Accommodations are provided by keeping volume levels low and lighting soft. Noise-reduction headphones are available to use, as well as an adjacent “quiet room” with sensory manipulatives, in case audience members need a break from the concert environment. Additionally, PA (public address) systems are not be used in Sensory Friendly Concerts, and is considered an accommodation. Those with hypo-sensitivity to sound are encouraged to come up on stage during the performance, where the volume is louder. Additionally, they are welcome to sit around the musicians on stage and even lie underneath the grand piano, for optimal vibro-acoustic sensory input.
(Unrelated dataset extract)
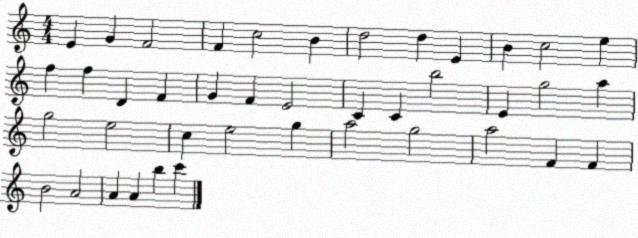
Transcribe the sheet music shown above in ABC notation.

Credentialed music therapists and other trained volunteers help to facilitate these musical interactions so that family members and caregivers can relax and enjoy the performances. Other provisions for promoting engagement with live music are foam blocks, for those who enjoy extra tactile symmetry to their listening experience, as well as scarves, for those who enjoy dancing or moving their bodies freely around the room.
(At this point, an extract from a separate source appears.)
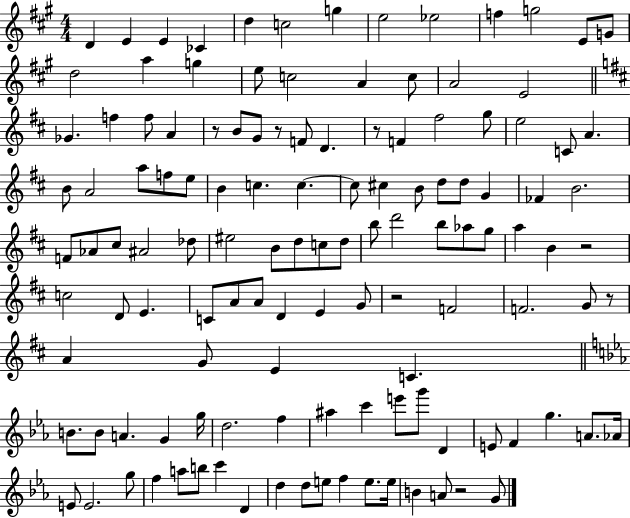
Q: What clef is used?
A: treble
Local jazz and classical performers are encouraged to be the headlining performing artists, trained by a credentialed music therapist on the non-stereotypic movements and behaviors that they may encounter, and encouraged to interact with audience members who may be on stage with them during the performance. Parents and caregivers are responsible for those whom they bring at all times, but our hope is that parents/caregivers can sit back, relax, and enjoy the performance, as well as to enjoy a social environment where their loved one and/or client can enjoy being in “autistic friendly space.”
Our mottos are:
- HAND FLAPPING ALLOWED!
- EQUAL RIGHTS TO THE FINE ARTS!
Consider this…have you ever been to a classical or jazz concert where the social norm is to sit perfectly silent (even with a tickle in your throat!) and to know when (and when not) to clap? Oh the torture!